Task item - Look through the entries below and report every line that has "BEAM".

Records supplied -
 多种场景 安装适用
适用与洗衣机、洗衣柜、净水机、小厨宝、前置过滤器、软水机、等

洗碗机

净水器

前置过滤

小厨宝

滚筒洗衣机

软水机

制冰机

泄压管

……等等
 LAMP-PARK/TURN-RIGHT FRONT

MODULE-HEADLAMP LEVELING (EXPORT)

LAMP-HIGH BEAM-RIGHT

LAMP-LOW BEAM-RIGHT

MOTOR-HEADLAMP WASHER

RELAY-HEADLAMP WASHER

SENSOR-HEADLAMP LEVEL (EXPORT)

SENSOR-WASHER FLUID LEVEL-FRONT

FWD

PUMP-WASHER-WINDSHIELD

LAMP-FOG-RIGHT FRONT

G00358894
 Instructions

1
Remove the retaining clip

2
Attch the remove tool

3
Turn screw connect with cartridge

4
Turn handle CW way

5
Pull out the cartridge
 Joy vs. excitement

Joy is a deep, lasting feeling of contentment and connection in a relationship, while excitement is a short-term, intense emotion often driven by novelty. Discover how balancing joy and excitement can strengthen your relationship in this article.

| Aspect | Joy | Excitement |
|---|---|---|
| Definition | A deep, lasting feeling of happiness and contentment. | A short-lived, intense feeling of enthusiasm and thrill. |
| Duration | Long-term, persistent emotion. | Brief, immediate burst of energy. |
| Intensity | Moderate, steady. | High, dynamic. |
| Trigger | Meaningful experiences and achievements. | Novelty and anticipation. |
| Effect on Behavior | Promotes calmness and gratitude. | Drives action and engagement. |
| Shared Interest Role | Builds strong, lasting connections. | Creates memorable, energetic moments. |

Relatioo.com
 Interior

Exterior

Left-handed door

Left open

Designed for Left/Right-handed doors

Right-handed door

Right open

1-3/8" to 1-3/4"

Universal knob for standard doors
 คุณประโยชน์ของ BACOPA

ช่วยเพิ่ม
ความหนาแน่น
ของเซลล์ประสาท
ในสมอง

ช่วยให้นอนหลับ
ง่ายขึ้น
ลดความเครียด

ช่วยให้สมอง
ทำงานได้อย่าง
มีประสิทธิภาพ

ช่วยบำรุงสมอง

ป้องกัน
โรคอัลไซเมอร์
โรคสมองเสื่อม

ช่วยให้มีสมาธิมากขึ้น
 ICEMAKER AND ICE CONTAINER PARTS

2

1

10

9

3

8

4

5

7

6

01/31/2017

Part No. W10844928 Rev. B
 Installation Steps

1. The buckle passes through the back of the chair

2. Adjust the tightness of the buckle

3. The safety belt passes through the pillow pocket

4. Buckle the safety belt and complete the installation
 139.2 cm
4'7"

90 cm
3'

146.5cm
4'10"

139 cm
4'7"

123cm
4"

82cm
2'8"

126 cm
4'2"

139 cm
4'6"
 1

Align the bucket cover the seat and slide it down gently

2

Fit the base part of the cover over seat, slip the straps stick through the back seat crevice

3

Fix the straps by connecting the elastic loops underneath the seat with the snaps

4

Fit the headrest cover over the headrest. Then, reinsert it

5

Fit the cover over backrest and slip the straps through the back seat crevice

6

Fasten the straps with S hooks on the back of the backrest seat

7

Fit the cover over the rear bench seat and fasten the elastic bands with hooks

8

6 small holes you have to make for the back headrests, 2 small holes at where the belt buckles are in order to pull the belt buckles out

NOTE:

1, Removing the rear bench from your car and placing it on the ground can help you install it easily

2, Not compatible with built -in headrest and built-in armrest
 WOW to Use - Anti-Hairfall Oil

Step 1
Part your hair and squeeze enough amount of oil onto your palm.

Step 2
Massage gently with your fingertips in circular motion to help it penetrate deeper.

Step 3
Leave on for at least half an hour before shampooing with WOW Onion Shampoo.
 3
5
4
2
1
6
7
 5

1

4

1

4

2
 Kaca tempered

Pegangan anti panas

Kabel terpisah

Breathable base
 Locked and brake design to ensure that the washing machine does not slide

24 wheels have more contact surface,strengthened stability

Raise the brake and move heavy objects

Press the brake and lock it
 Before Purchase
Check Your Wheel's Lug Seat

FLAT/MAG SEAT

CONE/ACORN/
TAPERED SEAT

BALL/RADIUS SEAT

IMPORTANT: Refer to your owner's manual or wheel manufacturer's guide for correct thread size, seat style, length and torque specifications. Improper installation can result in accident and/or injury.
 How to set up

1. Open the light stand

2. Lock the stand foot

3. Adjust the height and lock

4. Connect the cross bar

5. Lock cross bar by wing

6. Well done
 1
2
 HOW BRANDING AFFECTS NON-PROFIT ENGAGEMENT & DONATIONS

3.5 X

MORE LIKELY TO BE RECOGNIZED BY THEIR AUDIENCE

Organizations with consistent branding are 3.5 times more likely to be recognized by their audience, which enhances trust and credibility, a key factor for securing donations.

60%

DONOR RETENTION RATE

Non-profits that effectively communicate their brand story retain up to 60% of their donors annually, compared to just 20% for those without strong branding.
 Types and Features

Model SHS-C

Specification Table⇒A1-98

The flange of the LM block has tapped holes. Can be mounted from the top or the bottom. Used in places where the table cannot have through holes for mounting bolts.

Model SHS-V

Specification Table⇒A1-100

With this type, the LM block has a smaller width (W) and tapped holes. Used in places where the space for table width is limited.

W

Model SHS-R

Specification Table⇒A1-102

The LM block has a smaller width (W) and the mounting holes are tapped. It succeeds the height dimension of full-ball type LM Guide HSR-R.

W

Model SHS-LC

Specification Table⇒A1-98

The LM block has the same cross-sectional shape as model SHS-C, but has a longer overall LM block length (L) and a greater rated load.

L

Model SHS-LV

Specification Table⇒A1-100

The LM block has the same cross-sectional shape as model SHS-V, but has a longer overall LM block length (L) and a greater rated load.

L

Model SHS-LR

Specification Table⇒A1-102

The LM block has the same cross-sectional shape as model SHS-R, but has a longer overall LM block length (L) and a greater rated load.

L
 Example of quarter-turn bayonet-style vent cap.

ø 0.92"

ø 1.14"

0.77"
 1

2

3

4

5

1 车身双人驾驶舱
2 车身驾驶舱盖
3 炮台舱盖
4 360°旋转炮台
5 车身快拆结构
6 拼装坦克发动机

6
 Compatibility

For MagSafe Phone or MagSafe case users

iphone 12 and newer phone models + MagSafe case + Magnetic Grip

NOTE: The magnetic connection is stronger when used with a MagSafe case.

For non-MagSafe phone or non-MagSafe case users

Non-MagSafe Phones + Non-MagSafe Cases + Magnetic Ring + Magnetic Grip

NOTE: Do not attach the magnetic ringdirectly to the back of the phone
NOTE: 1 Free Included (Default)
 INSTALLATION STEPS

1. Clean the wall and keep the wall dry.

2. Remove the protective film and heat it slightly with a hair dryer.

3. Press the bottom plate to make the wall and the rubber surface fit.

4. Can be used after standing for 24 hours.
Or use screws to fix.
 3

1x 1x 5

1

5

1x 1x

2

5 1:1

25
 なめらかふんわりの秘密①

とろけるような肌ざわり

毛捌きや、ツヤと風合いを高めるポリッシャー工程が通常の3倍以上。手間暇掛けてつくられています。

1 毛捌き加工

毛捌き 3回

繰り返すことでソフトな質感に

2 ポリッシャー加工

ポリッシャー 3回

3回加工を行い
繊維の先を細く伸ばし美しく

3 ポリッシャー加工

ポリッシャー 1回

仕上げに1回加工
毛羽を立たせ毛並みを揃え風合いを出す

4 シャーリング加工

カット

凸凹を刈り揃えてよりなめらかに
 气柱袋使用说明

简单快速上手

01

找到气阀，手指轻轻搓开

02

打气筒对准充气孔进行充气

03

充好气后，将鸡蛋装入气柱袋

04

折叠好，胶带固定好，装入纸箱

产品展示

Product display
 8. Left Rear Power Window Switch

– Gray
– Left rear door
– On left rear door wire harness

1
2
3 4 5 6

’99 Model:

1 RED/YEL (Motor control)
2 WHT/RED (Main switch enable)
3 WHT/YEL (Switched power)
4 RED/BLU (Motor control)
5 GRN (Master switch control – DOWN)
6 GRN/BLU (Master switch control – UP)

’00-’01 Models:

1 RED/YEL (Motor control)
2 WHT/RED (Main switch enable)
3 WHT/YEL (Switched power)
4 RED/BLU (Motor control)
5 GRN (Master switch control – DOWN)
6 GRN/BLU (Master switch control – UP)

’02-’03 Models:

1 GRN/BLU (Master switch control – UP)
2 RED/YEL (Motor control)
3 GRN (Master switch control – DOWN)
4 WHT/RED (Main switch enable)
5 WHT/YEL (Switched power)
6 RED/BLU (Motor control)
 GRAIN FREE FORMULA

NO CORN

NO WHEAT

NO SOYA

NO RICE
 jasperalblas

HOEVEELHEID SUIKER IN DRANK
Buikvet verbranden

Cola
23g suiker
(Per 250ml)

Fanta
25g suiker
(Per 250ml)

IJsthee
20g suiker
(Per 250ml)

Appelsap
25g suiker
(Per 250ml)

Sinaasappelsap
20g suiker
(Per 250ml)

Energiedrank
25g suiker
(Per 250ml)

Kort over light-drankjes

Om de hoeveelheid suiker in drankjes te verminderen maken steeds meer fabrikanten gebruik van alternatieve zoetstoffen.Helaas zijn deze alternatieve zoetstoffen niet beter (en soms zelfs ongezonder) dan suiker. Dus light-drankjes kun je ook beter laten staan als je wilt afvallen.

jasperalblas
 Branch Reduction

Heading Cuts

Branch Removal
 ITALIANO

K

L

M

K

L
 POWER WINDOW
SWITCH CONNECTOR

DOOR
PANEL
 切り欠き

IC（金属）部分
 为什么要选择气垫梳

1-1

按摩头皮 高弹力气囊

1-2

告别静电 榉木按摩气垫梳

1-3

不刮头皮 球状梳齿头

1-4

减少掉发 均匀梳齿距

Reply to the task -
LAMP-HIGH BEAM-RIGHT
LAMP-LOW BEAM-RIGHT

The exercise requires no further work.